The paper tackles the problem of high computational cost and increased communication traffic in gradient sparsification for distributed deep neural network training by proposing MiCRO, a method that partitions gradients and estimates thresholds to achieve near-zero cost, resulting in outperforming state-of-the-art sparsifiers with an outstanding convergence rate in experiments.
Gradient sparsification is a communication optimisation technique for scaling and accelerating distributed deep neural network (DNN) training. It reduces the increasing communication traffic for gradient aggregation. However, existing sparsifiers have poor scalability because of the high computational cost of gradient selection and/or increase in communication traffic. In particular, an increase in communication traffic is caused by gradient build-up and inappropriate threshold for gradient selection. To address these challenges, we propose a novel gradient sparsification method called MiCRO. In MiCRO, the gradient vector is partitioned, and each partition is assigned to the corresponding worker.
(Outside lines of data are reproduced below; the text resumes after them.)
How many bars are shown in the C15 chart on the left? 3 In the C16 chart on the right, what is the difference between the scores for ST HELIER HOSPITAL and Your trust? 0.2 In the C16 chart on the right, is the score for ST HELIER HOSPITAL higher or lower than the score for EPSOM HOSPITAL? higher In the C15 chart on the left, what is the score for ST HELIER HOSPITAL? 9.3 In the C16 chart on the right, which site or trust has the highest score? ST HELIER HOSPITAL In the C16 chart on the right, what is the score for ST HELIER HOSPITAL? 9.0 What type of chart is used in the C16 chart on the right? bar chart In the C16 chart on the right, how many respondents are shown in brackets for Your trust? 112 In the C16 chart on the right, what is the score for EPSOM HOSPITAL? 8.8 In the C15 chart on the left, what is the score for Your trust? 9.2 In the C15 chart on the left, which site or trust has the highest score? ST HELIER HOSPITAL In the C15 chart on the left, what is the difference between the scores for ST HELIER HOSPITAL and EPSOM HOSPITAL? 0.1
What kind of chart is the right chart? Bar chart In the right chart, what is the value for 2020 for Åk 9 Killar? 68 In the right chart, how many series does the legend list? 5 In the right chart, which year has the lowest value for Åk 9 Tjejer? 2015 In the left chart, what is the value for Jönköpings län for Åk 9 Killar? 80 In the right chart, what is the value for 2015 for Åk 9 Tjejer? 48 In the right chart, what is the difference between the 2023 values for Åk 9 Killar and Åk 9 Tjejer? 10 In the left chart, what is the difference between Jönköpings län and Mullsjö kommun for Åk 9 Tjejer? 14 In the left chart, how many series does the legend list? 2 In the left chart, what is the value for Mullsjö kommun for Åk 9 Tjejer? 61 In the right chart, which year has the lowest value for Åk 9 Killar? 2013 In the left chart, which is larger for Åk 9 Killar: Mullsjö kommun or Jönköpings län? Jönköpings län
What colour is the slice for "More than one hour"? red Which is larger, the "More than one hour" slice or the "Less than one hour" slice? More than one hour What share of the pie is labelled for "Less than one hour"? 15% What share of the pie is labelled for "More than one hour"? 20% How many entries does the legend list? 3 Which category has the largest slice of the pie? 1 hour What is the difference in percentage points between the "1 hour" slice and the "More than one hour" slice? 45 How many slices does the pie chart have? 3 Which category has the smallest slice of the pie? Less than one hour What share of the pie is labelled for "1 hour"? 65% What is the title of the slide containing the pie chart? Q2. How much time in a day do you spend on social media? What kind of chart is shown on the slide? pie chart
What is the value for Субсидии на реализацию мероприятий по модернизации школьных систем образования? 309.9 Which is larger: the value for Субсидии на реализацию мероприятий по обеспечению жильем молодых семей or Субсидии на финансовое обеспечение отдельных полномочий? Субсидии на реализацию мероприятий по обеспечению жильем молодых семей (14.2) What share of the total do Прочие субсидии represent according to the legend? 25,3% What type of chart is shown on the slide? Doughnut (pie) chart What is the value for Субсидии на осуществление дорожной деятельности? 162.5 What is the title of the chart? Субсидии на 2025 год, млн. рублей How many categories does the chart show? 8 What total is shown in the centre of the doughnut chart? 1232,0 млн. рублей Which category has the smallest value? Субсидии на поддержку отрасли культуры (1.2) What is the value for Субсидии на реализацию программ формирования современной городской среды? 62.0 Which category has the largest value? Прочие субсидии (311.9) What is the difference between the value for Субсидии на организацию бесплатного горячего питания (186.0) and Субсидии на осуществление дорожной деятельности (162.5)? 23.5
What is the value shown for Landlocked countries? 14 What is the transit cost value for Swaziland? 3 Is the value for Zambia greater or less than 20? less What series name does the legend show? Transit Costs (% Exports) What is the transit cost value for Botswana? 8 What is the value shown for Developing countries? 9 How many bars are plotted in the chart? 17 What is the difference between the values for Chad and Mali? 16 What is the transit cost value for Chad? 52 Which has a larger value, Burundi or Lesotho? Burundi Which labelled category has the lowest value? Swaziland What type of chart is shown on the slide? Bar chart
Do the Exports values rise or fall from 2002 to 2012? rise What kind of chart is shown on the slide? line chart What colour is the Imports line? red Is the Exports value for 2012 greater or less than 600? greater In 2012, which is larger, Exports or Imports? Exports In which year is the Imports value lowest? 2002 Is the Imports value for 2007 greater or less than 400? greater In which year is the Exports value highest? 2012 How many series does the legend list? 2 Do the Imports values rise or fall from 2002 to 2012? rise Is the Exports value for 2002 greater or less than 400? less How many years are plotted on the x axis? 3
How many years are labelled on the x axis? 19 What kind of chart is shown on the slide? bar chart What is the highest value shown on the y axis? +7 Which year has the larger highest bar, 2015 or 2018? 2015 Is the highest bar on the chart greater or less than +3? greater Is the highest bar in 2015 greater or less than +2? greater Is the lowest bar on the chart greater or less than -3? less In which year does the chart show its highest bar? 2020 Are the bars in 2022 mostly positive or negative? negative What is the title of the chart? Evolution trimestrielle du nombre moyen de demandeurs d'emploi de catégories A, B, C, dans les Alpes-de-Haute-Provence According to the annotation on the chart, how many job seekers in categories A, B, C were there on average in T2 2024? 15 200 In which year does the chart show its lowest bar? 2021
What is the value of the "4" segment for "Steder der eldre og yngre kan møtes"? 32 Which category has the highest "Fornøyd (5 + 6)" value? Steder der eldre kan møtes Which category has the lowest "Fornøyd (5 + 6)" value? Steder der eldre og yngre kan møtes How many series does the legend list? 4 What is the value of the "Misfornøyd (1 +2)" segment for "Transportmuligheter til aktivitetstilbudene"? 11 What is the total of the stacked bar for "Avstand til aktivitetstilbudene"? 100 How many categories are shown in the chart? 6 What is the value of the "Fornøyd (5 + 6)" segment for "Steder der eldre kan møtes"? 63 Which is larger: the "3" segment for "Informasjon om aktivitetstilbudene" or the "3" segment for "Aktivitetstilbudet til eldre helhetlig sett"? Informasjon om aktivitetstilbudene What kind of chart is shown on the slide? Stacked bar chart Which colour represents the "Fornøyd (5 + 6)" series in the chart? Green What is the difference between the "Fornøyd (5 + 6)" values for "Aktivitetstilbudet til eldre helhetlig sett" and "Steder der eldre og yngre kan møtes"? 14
Each worker then selects gradients from its partition, and the aggregated gradients are free from gradient build-up. Moreover, MiCRO estimates the accurate threshold to maintain the communication traffic as per user requirement by minimising the compression ratio error. MiCRO enables near-zero cost gradient sparsification by solving existing problems that hinder the scalability and acceleration of distributed DNN training. In our extensive experiments, MiCRO outperformed state-of-the-art sparsifiers with an outstanding convergence rate.